Un morceau électro accueille le spectateur dès son entrée en salle. Côté cour, une table de mixage sert d’espace de travail à une DJ qui, casque sur une oreille, cale les mouvements de son corps sur le tempo de la musique. Les reste du plateau est vide, figurant une piste de danse idéale, celle d’un cabaret, sur laquelle apparait bientôt Ludmilla Dabo en maitresse de cérémonie. Perruque blonde seventies, faux-cils, paillettes, maquillage un peu trop exubérant, la meneuse de revue aux faux airs de drag-queen est au bord de la crise de nerf. Flanquée de trois danseuses, elles aussi au bout du rouleau, elle invite à l’évocation de « nos états communs », non pas ceux joyeux, festifs mais plutôt les autres, ceux fébriles des jours sans. Le moment extraordinaire dans la vie des spectateurs est le quotidien de ces actrices qui, à ce moment précis, n’ont qu’une envie, être chez elles en culotte affalées dans le canapé, « parce que là, putain c’est dur !!! » lâchera Alvie, victime d’un gros coup de fatigue comme les autres. « C’est tout de même crevant une journée, non ? Vous ne trouvez pas ? » interroge Ludmilla en la comparant à une course de circuit automobile qui se renouvèle presque quotidiennement jusqu’à la fin.

 De strass et de stress

« My body is a cage » s’intéresse à la fatigue et à ses diverses incarnations. Le projet est né de l’envie de Ludmilla Dabo de discuter d’un état commun à tous dont on ne parle jamais, de cette vulnérabilité qui aussitôt dévoilée, provoque l’embarras chez l’autre. Elle a ainsi cherché « à écrire des sons, des corps, des langages, qui permettraient à nos fatigues de s’exprimer et se libérer du silence ». Elle s’entoure de comédiennes qu’elle connait, avec qui elle a déjà travaillé, partagé une histoire : Anne Agbadou Masson et Alvie Bitemo, qu’elle rencontre sur le spectacle « Afropéennes » (2013) d’Eva Doumbia qui met en scène des femmes noires parisiennes ; Malgorzata Kasprzycka, rencontrée en 2007 sur « L’épopée de Gilgamesh »créé par Dabo ; Aleksandra Plavsic qui n’est pas comédienne mais ingénieure du son, rencontrée sur « Le système Ribadier » (2012) mis en scène par Jean-Philippe Vidal et qui est aux platines ici. Elles ont pour trait commun cette capacité de caméléon musical.

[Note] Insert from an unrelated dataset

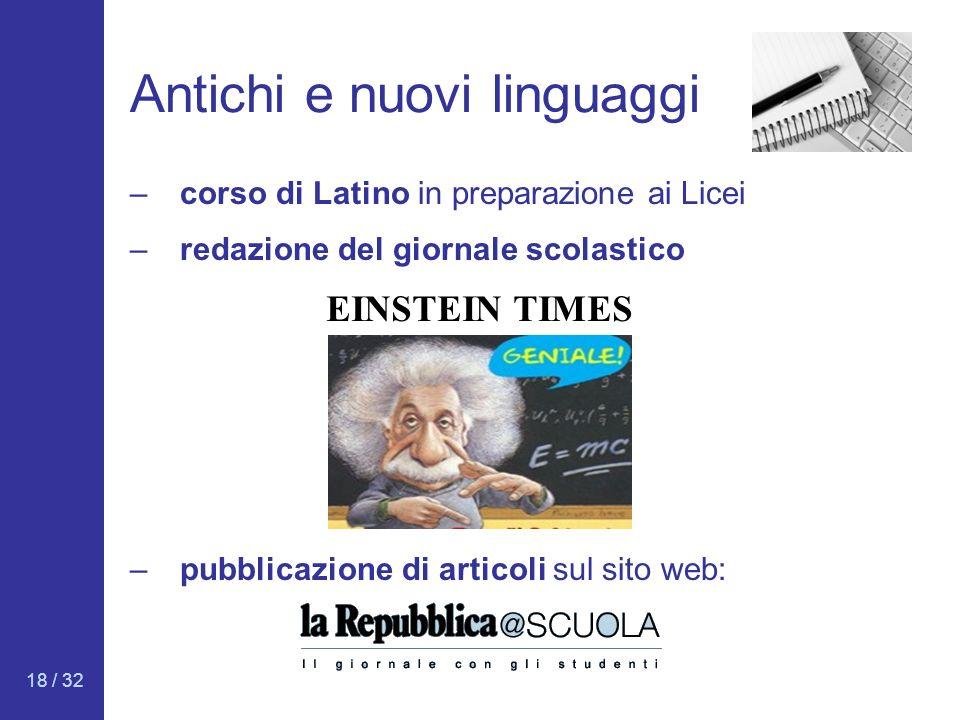18 / 32 Antichi e nuovi linguaggi –redazione del giornale scolastico EINSTEIN TIMES –corso di Latino in preparazione ai Licei –pubblicazione di artico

 « Je n'ai pas vraiment choisi de faire ce projet, j'avais pas le choix... ». Lorsqu’Alvie chuchote ses états d’âme, elle provoque un tollé parmi les autres actrices. Elle évoque ici la précarité d’un métier qui, dans l’imaginaire collectif, est trop souvent synonyme de réussite et d’argent facile, de glamour et de caprices aussi. Aucune proposition, Alvie n’a pas passé une audition en dix mois. Ce projet lui permet de sauver son intermittence. « On n’est pas là pour s’aimer (…) C’est un boulot comme un autre » conclut Anne, ramenant ainsi sur terre un métier qui nourrit les fantasmes.

Elles tenteront de conjurer la fatigue à l’aide d’incantations, entameront, perruques en pétard, une chorégraphie de l’épuisement avec pour partenaire une chaise qui sera aussi leur lieu de repos. La crise d’épuisement se fait métaphysique lorsqu’elle conduit à la sempiternelle question : « Être ou ne pas être ».

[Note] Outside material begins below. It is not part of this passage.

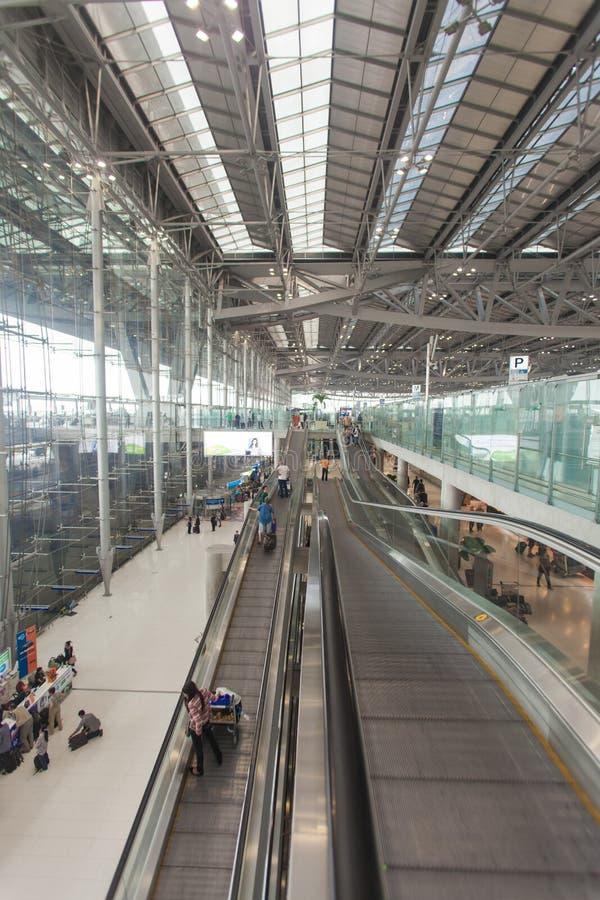 Aéroport de Bangkok images stock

My body is a cage © Jérémy Levy

« Fatigue Circus »

« J’ai à cœur d’offrir une dimension festive faite de sérieux, de sincérité́, de folie et de dérision à la bizarrerie artistique que peut représenter un spectacle consacré au thème de la fatigue » annonce Ludmilla Dabo dans la note d’intention du spectacle. Chaque scène est construite comme un numéro qui emprunte au cabaret, à la comédie musicale, au concert, au théâtre. « My body is a cage » s’envisage comme un spectacle total, à la fois parlé, chanté, dansé et ponctué d’échanges avec le public sur le thème de la fatigue. Ludmilla Dabo invite à regarder et écouter les personnages en observant ce qu’ils incarnent de sublime et de monstrueux à la fois. « Je veux créer une sorte de « Fatigue Circus » et ainsi évoquer un monde onirique où les femmes sont prêtes à tout vendre pour être libres et apaisées, peuvent faire un burnout en plein concert, peuvent proclamer un discours qui exige de l’État le respect de la fatigue ou décider de consacrer le reste de leur vie à rester au lit » déclare-t-elle encore. Chacun des numéros est compris comme le fragment d’une histoire. Mis bout à bout, ils permettent de traverser ce thème singulier de la fatigue.

Le plateau dépouillé, presque nu, le cabaret en tant que lieu s’incarne dans les jeux de lumière et les accessoires qu’utilisent les comédiennes tels les perruques, boas, plumes. Lieu de débauche et d’excès, il invite à panser des maux en les invoquant plutôt qu’en les niant.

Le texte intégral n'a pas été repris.